PSA: Gemma 27b ggufs can be pretty sensitive to blast batch size changes

Posted by SomeOddCodeGuy@reddit | LocalLLaMA | View on Reddit | 7 comments

So this is a pretty short one because I'm writing it over my lunch break, but wanted to toss this out in case it might help others who got to fiddling with things that they probably shouldn't like I did. When running Koboldcpp, I usually run my models with 2048 blast batch size, since [prompt processing speed is a pain](https://www.reddit.com/r/LocalLLaMA/comments/1aw08ck/real_world_speeds_on_the_mac_koboldcpp_context/) for Macs, and there's at least [some evidence that doing this can help](https://www.reddit.com/r/LocalLLaMA/comments/16famrm/koboldcpp_llamacpp_frankensteined_some_blast/). Well, over the past few days I was struggling to get Gemma 27b gguf to work with Koboldcpp, and couldn't figure out why.
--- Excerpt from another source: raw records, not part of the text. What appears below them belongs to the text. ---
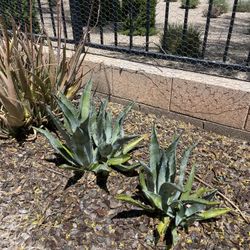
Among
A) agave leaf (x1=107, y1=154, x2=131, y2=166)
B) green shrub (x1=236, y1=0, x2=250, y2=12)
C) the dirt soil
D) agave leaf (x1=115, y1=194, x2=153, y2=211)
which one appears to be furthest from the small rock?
green shrub (x1=236, y1=0, x2=250, y2=12)

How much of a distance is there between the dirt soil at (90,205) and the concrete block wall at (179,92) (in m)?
0.20

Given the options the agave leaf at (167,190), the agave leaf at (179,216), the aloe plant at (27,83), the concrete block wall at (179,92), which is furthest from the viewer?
the concrete block wall at (179,92)

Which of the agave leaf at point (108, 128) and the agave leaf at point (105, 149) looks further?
the agave leaf at point (108, 128)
The few coherent responses I could get out of it were just not great, but honestly most responses were plain gibberish. Turns out that my standard command for kicking off kobold, which includes setting 2048 blast batch size, was the issue. I kicked the batch size down to the standard 512, and suddenly Gemma was smart as could be. As an additional note- this got me interested in the effect of blast batch size on inference quality, so I did a couple of quick tests; nothing scientific, but rather just a quick peek at what would happen. I re-ran a challenging coding question a few times with Wizard, and found that I consistently got better results at 256 batch size than anything else. Mind you, I didn't run a lot of tests so this could be just coincidence, but thought that would be a fun-to-mention thing. Anyhow, just wanted to give a heads up about that.

Reply to Post

7 Comments

[-]

CaptTechno@reddit

fp16 or some quant?

[-]

SomeOddCodeGuy@reddit (OP)

q8 gguf. I never had luck with f16 ggufs.

[-]

Fast-Persimmon7078@reddit

Also, I think the Gemma-2 family is sensitive to quantization. I ran the 9B model on my Mac and found little regression in 8-bit quantization. (tested it with mlx-community/gemma-2-9b-it-8bit and mlx-community/gemma-2-9b-it-fp16) I'm curious about the performance difference between the original implementation, llama.cpp, and MLX quantizations...

[-]

kryptkpr@reddit

This is almost definitely a bug in kobold, batch size shouldn't affect results like this only performance.

[-]

a_beautiful_rhind@reddit

heh.. on koboldcpp the gemma 27b gguf I have just generates "manners manners manners" to me over and over again. Not sure if it's due to vulkan backend being used or what. I'd open a ticket on github but they hid my account and still didn't reply. I can tell you that using regular llama.cpp it made no difference what I set the batch size to using cuda.

[-]

SomeOddCodeGuy@reddit (OP)

lol I ended up just making my own quant; I couldn't find one that worked well on huggingface, so I pulled down the repo and the latest llamacpp and just made my own. If it works for cuda, I wonder if its the blas implementation doing it. Mac doesn't use cublas, but I also didn't download openblas, so Im not sure which its using. Just plain "blas"? lol

[-]

a_beautiful_rhind@reddit

Good point, I should try blas instead of vulkan. That particular machine has windows 8 so I am stuck at cuda 10.2. I'd have to compile l.cpp or k.cpp for it on windows, bleh. The quant I am using works on the server, it's just Q8 there vs Q4km. Perhaps vulkan doesn't support soft capping?